Ways to Strategically Recover from a Disaster

In the previous article: Understanding Gray Area Failure, we learned about what a Gray Area is, how does it come into existence, its consequent failures, and how we could potentially prevent such failures. But in reality, it is still a gray area and such unidentified or unattended gray areas could lead to failures that impact in such a way that we cannot recover in-place and have to fail over to another Availability Zone or Region, in order to maintain the availability of the services offered to our clients. Following are the empirically devised strategies to recover from a disaster.

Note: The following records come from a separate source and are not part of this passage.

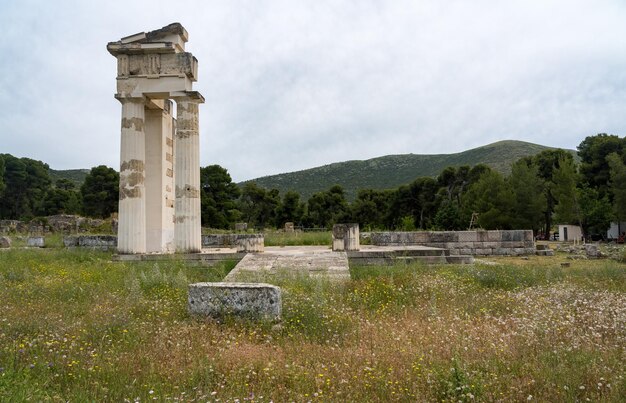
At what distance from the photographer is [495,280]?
10430 millimetres

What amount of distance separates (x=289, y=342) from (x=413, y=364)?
171cm

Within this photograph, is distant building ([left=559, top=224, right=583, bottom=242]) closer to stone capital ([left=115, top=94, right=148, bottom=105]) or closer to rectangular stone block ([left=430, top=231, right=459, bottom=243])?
rectangular stone block ([left=430, top=231, right=459, bottom=243])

Disaster Recovery Strategies

All the strategies involve a non-zero RPO due to the loss of data in replication asynchronously. Therefore, ensuring that the disaster recovery is not triggered based off of a false positive event of impact is vital.

Active/Passive paths are more cost effective.

Following are the 2 most important factors to consider while choosing a DR strategy.

RPO – Recovery Point Objective – The amount of tolerance to data loss the system can allow between the recovery point and the last good state.

RTO – Recovery Time Objective – The amount of time between, unavailability of the system and the restoration point. Tolerance toward downtime of the service.

The recovery strategies can be broadly classified into 2 groups:

Active/Passive – where there is a failover from one resource group to another; while only one of them are completely active and are taking the workload to process. Hence the name, active/passive.
Active/Active – where there is no failover per say. Both the resource groups (regions/clusters/availability zones) take the workload on to process.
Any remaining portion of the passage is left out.